*** Extract provided Section Begins ***

Gas distribution manifold

The system provides a facility to blow anoxic gases aseptically through labware, media and containers. If necessary, a Widdel flask may be attached. The system provides six regulated outputs, delivers two different gasses and features a flow-meter. We have successfully developed a protocol for anaerobic media preparation that does not require a Widdel flask.

See the videos below for a walkthrough of a model two Buddy Engineers designed and built for a client at the University of Warwick. Or click here for some photos we took immediately prior to shipping.

Here is latest model featuring a lightweight aluminum framework, ready for shipping to the client:


Pressure vessel

One of our Buddy Engineers describes a pressure vessel manufactured for a client growing Methanococcus maripaludis.

Pressure gauge

The pressure gauge features a diaphragm to protect the sensitive electronics from harmful gasses.

Preparation of Anaerobic Culture Media

This is a brief overview of our method for making media to grow anaerobic bacteria. The essential first step is removing oxygen from the media. This is an efficient way to do it without a lot of fuss, and can be done without using a Widdel flask. Our gassing station and anaerobic chamber are already set up.

Place the media in a 70 C water bath, the heat helps displace the oxygen. The hot water bath in this arrangement is on the counter, directly under the gas panel. The custom gas panel has 2 inputs and 6 outputs.

Next take a 0.2 micrometer filter, on the minimal chance that there are any bacteria in the lines of the gas delivery system. The end of the line in our set up is a derived from a tuberculin syringe; these are inexpensive and easy to use. Most filters will set on the end of them quite easily.

Before handling sterile or autoclaved parts, it’s a good idea to wash your gloved hands with ethanol . Next, take a tube that has been autoclaved and connect it to the line through the filter. Then place the other end of the tube into the prepared media that has been in the hot water bath, wrap foil around the juncture, and turn on the gas. Allow the gas to bubble through the media while it sits in the water bath. You can process more than one flask of media at a time because of the design of the gas manifold.

*** Extract provided Section Ends ***
*** Data under study Section Begins ***

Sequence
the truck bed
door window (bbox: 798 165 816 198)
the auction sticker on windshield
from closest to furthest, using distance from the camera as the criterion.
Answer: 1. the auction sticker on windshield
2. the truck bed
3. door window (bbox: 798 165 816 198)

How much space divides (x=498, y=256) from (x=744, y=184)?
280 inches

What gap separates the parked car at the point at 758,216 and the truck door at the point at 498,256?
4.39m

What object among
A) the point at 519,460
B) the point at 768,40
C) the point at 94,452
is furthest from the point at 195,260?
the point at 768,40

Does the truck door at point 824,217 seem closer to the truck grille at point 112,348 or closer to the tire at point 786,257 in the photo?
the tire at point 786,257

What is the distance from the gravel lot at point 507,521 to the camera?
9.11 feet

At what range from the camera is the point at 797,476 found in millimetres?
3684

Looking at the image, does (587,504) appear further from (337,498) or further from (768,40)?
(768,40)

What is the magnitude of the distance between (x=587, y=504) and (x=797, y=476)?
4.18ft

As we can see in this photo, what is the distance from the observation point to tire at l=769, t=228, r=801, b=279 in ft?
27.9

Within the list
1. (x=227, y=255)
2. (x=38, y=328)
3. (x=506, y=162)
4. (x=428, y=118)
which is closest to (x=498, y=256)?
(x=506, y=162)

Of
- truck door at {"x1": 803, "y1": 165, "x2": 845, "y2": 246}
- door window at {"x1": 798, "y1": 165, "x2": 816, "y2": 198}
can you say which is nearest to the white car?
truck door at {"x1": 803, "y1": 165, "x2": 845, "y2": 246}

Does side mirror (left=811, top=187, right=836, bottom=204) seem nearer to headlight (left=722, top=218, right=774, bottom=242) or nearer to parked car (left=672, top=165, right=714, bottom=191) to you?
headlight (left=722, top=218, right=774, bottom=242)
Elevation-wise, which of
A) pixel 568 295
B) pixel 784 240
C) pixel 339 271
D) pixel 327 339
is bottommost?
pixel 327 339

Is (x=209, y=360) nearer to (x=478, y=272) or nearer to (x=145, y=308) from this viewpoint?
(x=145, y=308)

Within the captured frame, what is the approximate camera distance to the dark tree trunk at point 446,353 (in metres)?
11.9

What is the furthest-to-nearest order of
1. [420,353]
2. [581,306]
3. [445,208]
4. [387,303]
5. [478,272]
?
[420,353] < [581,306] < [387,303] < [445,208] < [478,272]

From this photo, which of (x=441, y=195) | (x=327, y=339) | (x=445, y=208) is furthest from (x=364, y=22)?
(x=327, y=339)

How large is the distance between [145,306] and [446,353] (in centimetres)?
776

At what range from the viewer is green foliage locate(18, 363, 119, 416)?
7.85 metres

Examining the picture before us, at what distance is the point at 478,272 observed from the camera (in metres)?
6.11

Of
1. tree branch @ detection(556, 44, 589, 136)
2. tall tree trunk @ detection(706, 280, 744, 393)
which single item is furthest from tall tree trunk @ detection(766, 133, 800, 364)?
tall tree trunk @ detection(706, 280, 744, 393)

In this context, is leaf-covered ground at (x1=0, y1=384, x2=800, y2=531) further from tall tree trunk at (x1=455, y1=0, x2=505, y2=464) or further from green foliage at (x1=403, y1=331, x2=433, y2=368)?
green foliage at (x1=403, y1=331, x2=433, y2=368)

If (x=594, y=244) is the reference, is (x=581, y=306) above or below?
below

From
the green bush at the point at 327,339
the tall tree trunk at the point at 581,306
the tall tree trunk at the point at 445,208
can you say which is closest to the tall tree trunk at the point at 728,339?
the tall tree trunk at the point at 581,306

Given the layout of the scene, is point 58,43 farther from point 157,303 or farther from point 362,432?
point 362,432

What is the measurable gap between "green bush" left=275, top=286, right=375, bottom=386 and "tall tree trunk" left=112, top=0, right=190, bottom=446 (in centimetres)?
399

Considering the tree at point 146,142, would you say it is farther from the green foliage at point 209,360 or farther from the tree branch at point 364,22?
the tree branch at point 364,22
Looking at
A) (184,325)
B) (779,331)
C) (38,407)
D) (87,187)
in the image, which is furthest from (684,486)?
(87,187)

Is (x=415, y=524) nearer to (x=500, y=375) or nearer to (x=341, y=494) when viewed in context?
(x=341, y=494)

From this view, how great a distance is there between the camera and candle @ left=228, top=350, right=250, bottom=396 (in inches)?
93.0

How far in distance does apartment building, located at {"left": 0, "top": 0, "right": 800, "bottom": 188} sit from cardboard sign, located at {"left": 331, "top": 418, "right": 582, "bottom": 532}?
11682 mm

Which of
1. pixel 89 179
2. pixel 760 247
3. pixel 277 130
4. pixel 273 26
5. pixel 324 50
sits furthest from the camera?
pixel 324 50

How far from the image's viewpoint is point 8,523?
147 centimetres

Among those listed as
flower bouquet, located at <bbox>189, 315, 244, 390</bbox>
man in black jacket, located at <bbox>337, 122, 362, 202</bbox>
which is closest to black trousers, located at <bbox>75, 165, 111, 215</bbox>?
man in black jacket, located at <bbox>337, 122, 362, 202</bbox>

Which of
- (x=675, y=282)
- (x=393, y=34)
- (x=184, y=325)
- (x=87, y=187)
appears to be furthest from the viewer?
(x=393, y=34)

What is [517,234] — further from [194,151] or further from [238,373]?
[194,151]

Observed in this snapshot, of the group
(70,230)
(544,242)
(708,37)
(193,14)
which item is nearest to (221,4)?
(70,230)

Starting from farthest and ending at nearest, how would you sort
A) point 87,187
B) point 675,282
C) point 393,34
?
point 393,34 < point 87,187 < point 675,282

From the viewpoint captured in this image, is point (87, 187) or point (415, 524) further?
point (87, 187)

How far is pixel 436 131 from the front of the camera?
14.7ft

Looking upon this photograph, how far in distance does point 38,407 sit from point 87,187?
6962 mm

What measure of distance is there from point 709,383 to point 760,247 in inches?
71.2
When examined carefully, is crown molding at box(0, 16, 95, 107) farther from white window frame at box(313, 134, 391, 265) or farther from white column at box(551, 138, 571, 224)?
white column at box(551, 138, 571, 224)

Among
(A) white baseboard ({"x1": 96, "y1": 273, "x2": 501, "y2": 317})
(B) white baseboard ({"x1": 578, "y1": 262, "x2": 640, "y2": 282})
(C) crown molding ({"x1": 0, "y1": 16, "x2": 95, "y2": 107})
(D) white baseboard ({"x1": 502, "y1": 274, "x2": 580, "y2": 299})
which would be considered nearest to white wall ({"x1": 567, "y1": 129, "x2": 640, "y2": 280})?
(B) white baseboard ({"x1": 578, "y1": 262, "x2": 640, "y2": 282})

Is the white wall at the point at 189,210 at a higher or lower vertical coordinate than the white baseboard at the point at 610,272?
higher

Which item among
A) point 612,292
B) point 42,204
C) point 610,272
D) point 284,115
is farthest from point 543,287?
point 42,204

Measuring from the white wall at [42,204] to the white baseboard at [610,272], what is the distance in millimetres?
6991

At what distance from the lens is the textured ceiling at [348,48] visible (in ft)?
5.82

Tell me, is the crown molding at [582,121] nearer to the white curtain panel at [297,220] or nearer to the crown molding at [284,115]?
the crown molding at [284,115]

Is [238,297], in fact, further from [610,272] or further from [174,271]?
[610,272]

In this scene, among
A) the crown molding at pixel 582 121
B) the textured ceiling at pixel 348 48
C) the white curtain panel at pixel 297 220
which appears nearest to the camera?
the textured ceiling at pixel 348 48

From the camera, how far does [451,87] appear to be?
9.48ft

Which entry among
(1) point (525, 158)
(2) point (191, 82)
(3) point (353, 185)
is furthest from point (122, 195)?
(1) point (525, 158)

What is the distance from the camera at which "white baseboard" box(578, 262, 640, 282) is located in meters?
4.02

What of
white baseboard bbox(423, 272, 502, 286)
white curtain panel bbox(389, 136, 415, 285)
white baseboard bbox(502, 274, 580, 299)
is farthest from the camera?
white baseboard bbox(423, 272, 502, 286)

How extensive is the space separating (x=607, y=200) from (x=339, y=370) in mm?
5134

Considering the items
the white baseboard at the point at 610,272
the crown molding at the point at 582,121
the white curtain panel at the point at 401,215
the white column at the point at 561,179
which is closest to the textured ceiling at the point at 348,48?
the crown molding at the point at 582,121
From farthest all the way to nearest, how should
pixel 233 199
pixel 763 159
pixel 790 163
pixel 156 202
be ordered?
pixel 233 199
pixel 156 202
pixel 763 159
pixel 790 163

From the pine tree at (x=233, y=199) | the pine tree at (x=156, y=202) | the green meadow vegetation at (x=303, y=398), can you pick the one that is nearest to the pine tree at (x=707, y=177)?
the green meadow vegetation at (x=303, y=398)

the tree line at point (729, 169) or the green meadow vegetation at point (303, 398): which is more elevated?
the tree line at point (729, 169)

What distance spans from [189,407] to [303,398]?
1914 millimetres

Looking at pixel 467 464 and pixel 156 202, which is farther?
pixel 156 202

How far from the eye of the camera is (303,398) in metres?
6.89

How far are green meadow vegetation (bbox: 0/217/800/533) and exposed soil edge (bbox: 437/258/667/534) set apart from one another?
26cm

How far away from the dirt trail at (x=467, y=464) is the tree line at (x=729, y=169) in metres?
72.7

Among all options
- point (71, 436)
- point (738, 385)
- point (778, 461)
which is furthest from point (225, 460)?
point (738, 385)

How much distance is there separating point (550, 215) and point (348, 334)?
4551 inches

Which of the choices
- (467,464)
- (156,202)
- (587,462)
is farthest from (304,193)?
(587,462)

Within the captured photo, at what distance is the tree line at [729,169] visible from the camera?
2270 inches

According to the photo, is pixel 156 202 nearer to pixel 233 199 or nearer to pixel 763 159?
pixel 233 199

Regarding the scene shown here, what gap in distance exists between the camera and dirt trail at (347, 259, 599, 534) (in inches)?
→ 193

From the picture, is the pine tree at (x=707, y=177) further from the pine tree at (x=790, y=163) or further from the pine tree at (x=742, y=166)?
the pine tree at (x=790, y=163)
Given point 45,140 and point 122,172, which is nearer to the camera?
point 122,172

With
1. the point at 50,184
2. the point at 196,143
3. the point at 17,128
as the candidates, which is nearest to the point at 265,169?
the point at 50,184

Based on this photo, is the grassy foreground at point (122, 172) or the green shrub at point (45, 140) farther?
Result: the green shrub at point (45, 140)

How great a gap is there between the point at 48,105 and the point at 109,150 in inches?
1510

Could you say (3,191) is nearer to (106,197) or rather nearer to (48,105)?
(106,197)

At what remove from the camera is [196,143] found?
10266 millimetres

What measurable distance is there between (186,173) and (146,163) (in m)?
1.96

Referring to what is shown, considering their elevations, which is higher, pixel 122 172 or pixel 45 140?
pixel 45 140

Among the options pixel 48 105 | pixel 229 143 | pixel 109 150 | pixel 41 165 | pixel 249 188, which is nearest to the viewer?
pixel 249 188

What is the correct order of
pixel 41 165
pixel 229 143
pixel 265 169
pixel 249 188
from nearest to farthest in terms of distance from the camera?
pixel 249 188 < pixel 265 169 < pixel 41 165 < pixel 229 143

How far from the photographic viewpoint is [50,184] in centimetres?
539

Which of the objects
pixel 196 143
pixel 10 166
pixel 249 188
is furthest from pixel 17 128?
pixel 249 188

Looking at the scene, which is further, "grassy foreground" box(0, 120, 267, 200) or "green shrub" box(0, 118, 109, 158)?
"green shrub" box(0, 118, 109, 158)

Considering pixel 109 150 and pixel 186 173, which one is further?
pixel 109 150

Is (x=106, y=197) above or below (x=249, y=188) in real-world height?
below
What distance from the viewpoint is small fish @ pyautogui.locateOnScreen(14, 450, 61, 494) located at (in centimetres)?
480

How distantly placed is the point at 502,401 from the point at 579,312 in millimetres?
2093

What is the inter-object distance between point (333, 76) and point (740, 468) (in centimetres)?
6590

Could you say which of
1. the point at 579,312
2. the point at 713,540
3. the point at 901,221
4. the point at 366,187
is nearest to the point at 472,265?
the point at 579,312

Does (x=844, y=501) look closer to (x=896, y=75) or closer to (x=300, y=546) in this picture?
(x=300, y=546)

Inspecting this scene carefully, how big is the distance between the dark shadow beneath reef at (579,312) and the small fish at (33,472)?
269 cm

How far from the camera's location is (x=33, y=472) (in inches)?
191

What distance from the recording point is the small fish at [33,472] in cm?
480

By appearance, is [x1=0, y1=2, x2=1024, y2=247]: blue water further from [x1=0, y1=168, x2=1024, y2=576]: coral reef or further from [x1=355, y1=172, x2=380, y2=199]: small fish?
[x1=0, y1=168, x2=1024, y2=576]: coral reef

*** Data under study Section Ends ***

* [Task brief]:
Continue the text on the gas distribution manifold and anaerobic media preparation, starting after its final sentence.

* [Reply to the exercise]:
The color of this media is purple, in about 20 minutes the color will change to transparent, indicating an anoxic state. Once again it is a good idea to sterilize your gloved hands with ethanol before removing the tubes and placing autoclaved caps on the media. Turn off the gas, unwrap the caps. Place the cap over the flask after removing the foil. Then gently pull out the tube and tighten the cap. You may notice that some of the liquid media has traveled up into the tube and saturated the filter. It sometimes happens that when the filter gets wet at the end of the bubbling process it will not let any more gas through. However, you can see that it did not harm the anoxic treatment because the media is already clear.

Occasionally the media is pink at the end of the bubbling step. We then put some Cystein in the media to further reduce it. At the end of the day or the next day when we come into the lab, we find it perfectly clear. Do not forget the heat step, you really need the heat to remove the oxygen and without heat Cystein cannot reduce it. After this process, you can return the media to room temperature and you can use it at any time.